Document text ->
Blog article
See all stories »

Visions At the Gates of Pandemonium: Covid-19, Market Woes, FDR, Eloi, and Crumbling World Order

Are you still worrying whether or not we’re headed for a recession? Don’t. We’re there, and the long-term effects of this one are going to be seismic in scale. Your choices are to stop reading and go stock up on canned foods and toilet paper or join me in figuring out how to beat this thing so future generations don’t hate us as much as our children do right now. 

How do we tell for a fact we’re in a recession now? First of all, it's time; virus or no virus, we live in the economic system that needs to visit rehab every few years, and the next recession is long overdue. Some prominent economic thinkers believe that the 2008 disaster never actually ended but through endless variations of QE morphed into a colossal self-reinforcing recurring crisis. As a result of never-ending helicopter money being dumped on the hot plate of “free market,”  hyper liquidity is now an abundant fuel source for all kinds of asset/credit/finance bubbles that seem like they’d been lifted from the late-twenties rule book. Secondly, we missed the opportunity to react to Covid-19 early in the going, and by the time the virus sneaked out of China and the world had to face the sinister possibility of a pandemic, it was already too late. The markets damn-near blew up and the fears of a worldwide financial calamity were realised.

Entries supplied ->
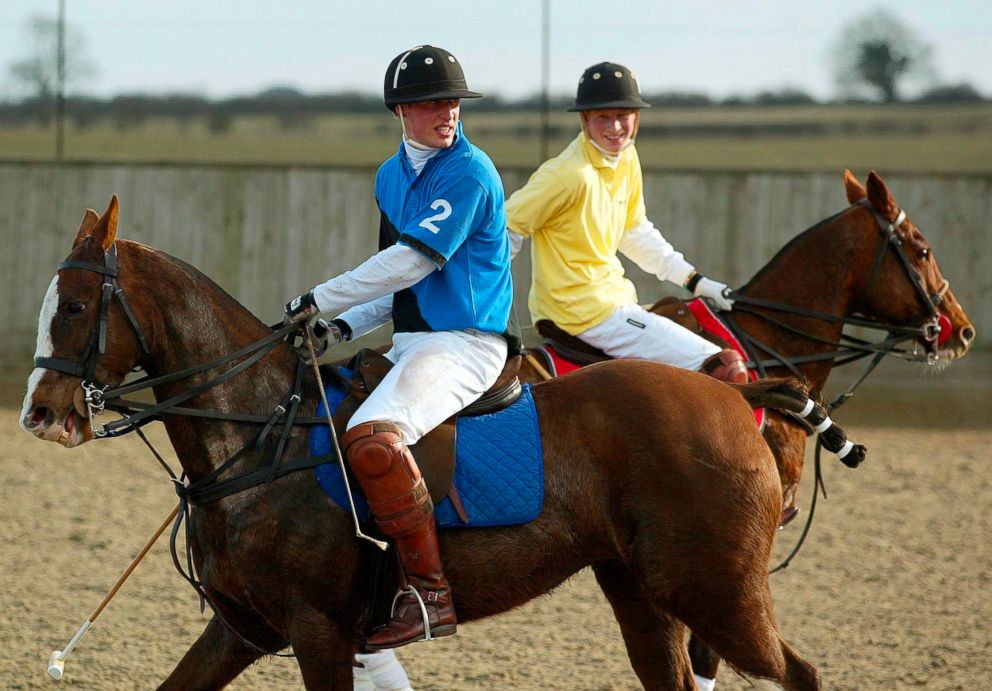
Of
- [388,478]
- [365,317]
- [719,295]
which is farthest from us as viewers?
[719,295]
...
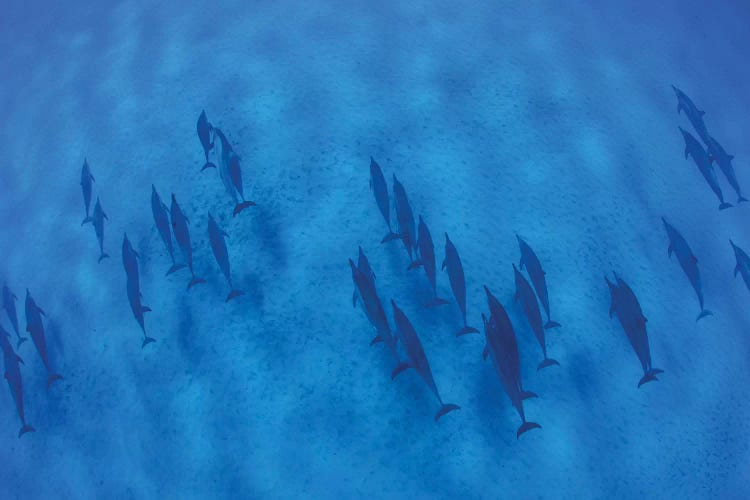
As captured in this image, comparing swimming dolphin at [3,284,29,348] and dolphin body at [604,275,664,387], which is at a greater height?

Questions on the material ->
• a. Condense the paragraph of the article on Covid-19 and the recession that begins "How do we tell for a fact" into a short bulleted list that keeps its main points.
• b. In the article on Covid-19 and the recession, what do some prominent economic thinkers believe happened to the 2008 disaster?
• c. Write the next part of the article on Covid-19 and the recession, continuing after its final sentence.
The records have nothing to do with what is asked here.

Answers for each item ->
• a.
- It's time: the economic system needs "rehab" every few years, and the next recession is long overdue.
- Some prominent economic thinkers believe the 2008 disaster never ended. Through endless variations of QE, it became a self-reinforcing, recurring crisis.
- Constant helicopter money has created hyper liquidity, which fuels asset, credit, and finance bubbles that resemble those of the late twenties.
- The world missed the chance to react to Covid-19 early. By the time the virus left China and a pandemic looked possible, it was too late.
- The markets nearly blew up, and fears of a worldwide financial calamity were realized.

• b. They believe it never actually ended. Through endless variations of QE, it morphed into a colossal, self-reinforcing, recurring crisis.

• c.
Today the risks brought on by the virus and a host of other factors it exacerbated have been assessed and priced across all sectors of the global economy. We can safely acknowledge that a deep global recession is now a foregone conclusion.

Does that mean that the current market drawdown is the final curtain to the world of finance as we know it (after all we have here all the juicy bits of a Hollywood blockbuster, the kind where a global pandemic leads to a complete collapse of civilization capped by a zombie apocalypse)? It kinda does, but let's not get too ridiculous. It will get extremely messy, though. There are signals of the trying times ahead and the structural impact from the unfolding crisis will most assuredly last. The challenge is to come up with a viable scenario for the recovery and restructuring of the global economy in a way that would make future bubbles pop as quietly as possible.

Let's agree from the start that there's not a single indicator that captures accurately the magnitude of the situation, and if somebody tells you that by looking at GDP forecasts, labour market participation numbers or the price of gold "before and after" we can predict the end of days, stop listening. Even when the virus trajectory becomes somewhat predictable and the effectiveness of containment efforts seem to beef up consumer confidence and stabilise market reactions, there's still going to be a serious economic impact across all asset classes. Again, there's something systematically wrong with the way the global economy functions and Covid-19 is another hat tip from the Great Beyond. Let's politely nod back and embrace it as an opportunity to look at possible recovery patterns not only short term but hopefully glean valuable insights into the path we are doomed to walk for the observed future.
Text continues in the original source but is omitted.